Автоматчики бросаются помогать, бьёт и главный телохранитель. Джугашвили хрипит, из его рта сочится розовая пена:
– Располагайтэсь! – очень ясно произносит он и, передёрнувшись, затихает.
Я подхожу и, глядя в застывшие глаза, наношу свой единственный звериный пинок. Китель лопается, и через прореху на пол высыпаются курительные трубки, их мундштуки, как змеи, ползут из этой бутафорской утробы.
Что я сделал! Что я сделал! – терзаюсь я и отхожу в дальний угол.
Здесь карта звёздного неба – это окно в небо, я давлю на неё обеими руками, и она распахивается двумя половинками, как ставни деревенского дома, и вселенский воздух освежает моё ноющее сердце.
«Филос, – шепчу я, – утешь во мне зверя, приласкай, погладь его, он перестанет рычать и ляжет у твоих ног красотою».

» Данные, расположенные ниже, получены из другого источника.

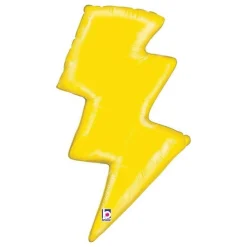 Lightning Bolt Foil Balloon 36in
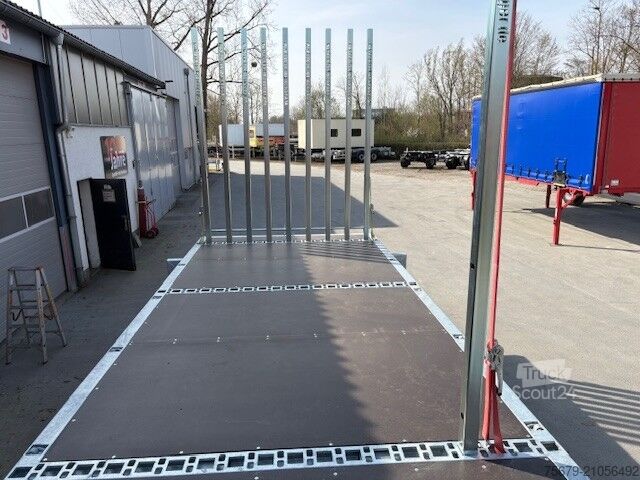 Змінний кузов із платформою та тентом Bowmann Wechselrahmen, BDF-System, 7.450 mm lang.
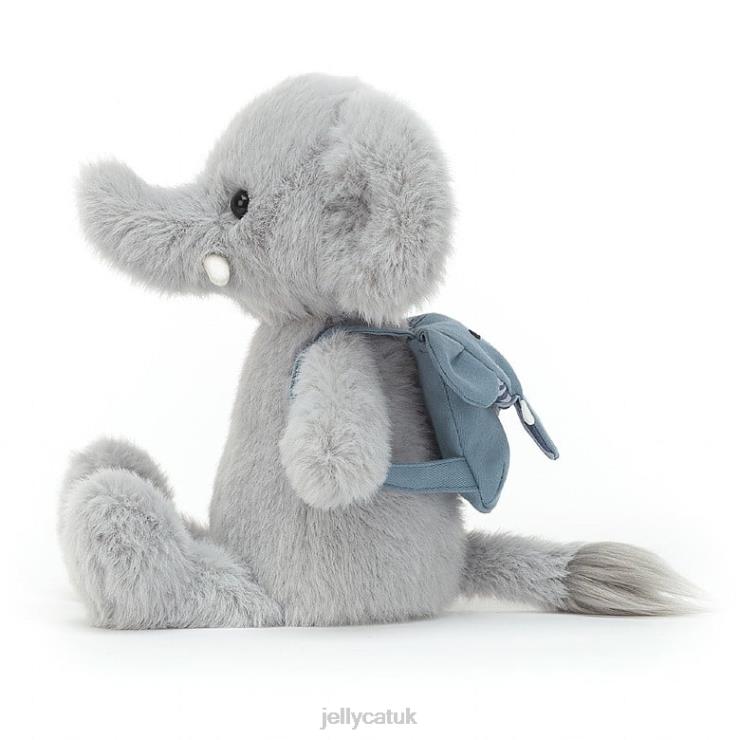 Jellycat Toy V248Z618 Backpack Elephant Grey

– Да это не ты его ударил, оглянись!
Я смотрю и вижу всю эту компанию, стоящую у вспученного трупа. Вместо себя я вижу у карты Ядида – в шинели и с забинтованной головой.
– А мы где с тобой, Филос? – смотрю я в его карие глаза.
– Мы тут же, тут же, – успокаивает он, – только тебя теперь зовут Хетайросом или Нефешем.
– Как это глупо звучит! – протестую я.
– Ничего, привыкнешь. Все привыкнут.
Михаил Сергеевич подходит к человеку в кресле и требует представиться.
– Только после Вас, уважаемый, – автоматически скрежещет тот.
– Я, Михаил Сергеевич Горбачёв! Вам говорит что-нибудь это?
– После Вас, после Вас, – вызывающе смеётся незнакомец, – Вам что-нибудь говорит это?
– Ну, ты, зубоскал!.. – начинает главный телохранитель. Но незнакомец мигом преображается, делается совершенно иным, даже рост его меняется, он мелко-мелко кивает и трясёт Михаилу Сергеевичу руку.
– А, это ты!.. – успокаивается Горбачёв, – не троньте его, я его узнал. Всем спать.
Спать, спать… я ворочаюсь с боку на бок и не могу открыть глаза. Нужно открыть – я не могу уснуть и не просыпаюсь.
Я возвращаюсь из ничего и хочу вытащить из этого ничего несуществующее. Я силюсь встать, но вокруг тьма, и мне кажется, что спусти я ноги, они не найдут опоры, я буду долго лететь в тартарары, и Горбачёвы, и телохранители вновь вмуруют меня в железо бронетранспортёра.
Филос! – протягиваю я руки.
Он единственная моя опора, он не оставит меня, разбудит, и я уже вижу, как он сцепляет свои пальцы с моими и выдёргивает меня из тугой бочки небытия.
На этот раз я оказываюсь по-настоящему голым. И тогда под отдалённое звучание моей симфонии мы втроём бредём к выходу из подземелья.
Уродец
Если бы у Ингваря спросили, что такое добро, он ответил бы, что это пища зла. Зло съедает самое лучшее, по крайней мере на Земле, где даже святейшая девственница перерабатывается в желудке старости. Но кто он такой, чтобы ему задавать такие банальные вопросы?
Он смотрит в воду и воспроизводит реальность. Он знает, что вода – это телевизор, тысячелетний архив, который раскрывает любые тайны. Вода – свидетель, и сейчас Ингварь заставит его рассказать неизвестную историю, которая, если и не случилась, то теперь обязательно произойдёт.
Ингварь – это бездвижимость. У него нет рук и ног. Его кормит мать, она же усаживает его на унитаз, она же моет его обрубленное тело и она устраивает ему дни смеха. Ингварь смеётся. Он смеётся так, что у соседей делаются желудочные колики от злости. Соседи злы, потому что всегда бегают по кругу. Белки в колесе – это неврастеники.
Сегодня у Ингваря целый таз морской воды. Её привёз Геннадий. И Ингварю нет дела, что он бывший осведомитель, Ингварю важно, чтобы его слушали, как это умеет делать Геннадий, у которого сознание застыло на десятилетней отметке. У Геннадия уникальные уши, они чуть-чуть свисают, как у не чистопородной овчарки, и он засыпает лишь тогда, когда Ингварь вводит в комнату вечность. Она ложится тяжестью на геннадиевы ресницы, и он спит прямо на стуле, не опуская головы. Это кричит «караул!» его десятилетнее сознание, и геннадиев мозг спасительно гаснет. Ингварь смеётся.